Things shot up for Big Sam as he was offered the post of England national football team manager, but it was owing to some supposedly shady business going on under the table, that he lost his job, and with it, his stock. However, his name was thrown into the fray when Everton decided to part ways with Ronald Koeman, but a formal approach was not made. On the other hand, Tony Pulis guided his side to 10th place last season, but a terrible start to this one meant that his position too, was under threat. West Brom looked, simply put, utterly lost on the pitch. The defence was ageing, and their ability to read the game was surprisingly diminishing. Teams were able to cut through West Brom’s set up with relative ease. With the ball, there was no creativity, no urgency, and consequently, no goals. When you ship goals regularly at one end, and do nothing to even the score the other, it generally earns your manager a pink slip.Embed from Getty Images
This West Brom side was set up to suit Pulis’s demand, and tweaked to match his philosophy, his style, his ideology. To be straightforward and blunt, the current West Brom side that shipped 3 to Man City, 4 to Chelsea, that has the worst percentage share of possession this season in the PL, that has completed the least amount of passes in the PL this season, that has the least touches and the second least shots on target, is in a state of stagnation and lack of direction. The defence is very slow, the midfield likewise, the attack deprived of all service, no width in the play, and Gareth Barry the most creative player of those on the pitch. These facts are detrimental to any side’s hopes of retaining their Premier League status, and I sincerely put my hats off to Tony Pulis for being able to find the right mix, the good chemistry which got him results with a side that most managers would pass up the opportunity to manage, and likely see as a manager’s undoing.
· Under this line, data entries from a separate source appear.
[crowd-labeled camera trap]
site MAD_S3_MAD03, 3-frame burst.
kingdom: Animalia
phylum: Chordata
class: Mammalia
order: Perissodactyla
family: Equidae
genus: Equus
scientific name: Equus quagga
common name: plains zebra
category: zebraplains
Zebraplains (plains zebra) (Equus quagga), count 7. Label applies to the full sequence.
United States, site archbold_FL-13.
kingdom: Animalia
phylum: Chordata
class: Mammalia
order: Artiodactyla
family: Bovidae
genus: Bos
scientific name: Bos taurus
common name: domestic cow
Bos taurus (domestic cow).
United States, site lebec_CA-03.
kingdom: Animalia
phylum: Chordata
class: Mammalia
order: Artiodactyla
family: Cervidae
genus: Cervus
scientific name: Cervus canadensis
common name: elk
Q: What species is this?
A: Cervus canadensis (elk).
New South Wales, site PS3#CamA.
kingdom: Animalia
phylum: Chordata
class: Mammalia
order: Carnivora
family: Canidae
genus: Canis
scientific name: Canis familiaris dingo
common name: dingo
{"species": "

The reason I was putting Sam Allardyce’s West Ham into the picture of comparison was because I don’t think that the hierarchy at The Hawthorns would be able to attract a top class manager who played fluent and free flowing football and say, “Here’s 30 million for the January window, the squad’s yours to do whatever you see fit. Just keep us up.” The only man who I can see can viably embrace this challenge is Big Sam himself, having built a similar squad not too long back in the day, and who is of course, no stranger to the Premier League and the demands of keeping a side up, and with it, the effort and the mentality it takes to achieve that goal.
It is because of the squad that West Brom currently have and the style of play that they are used to playing, that I cannot see them staying up in the Premier League this season, if they get any manager other than Sam Allardyce.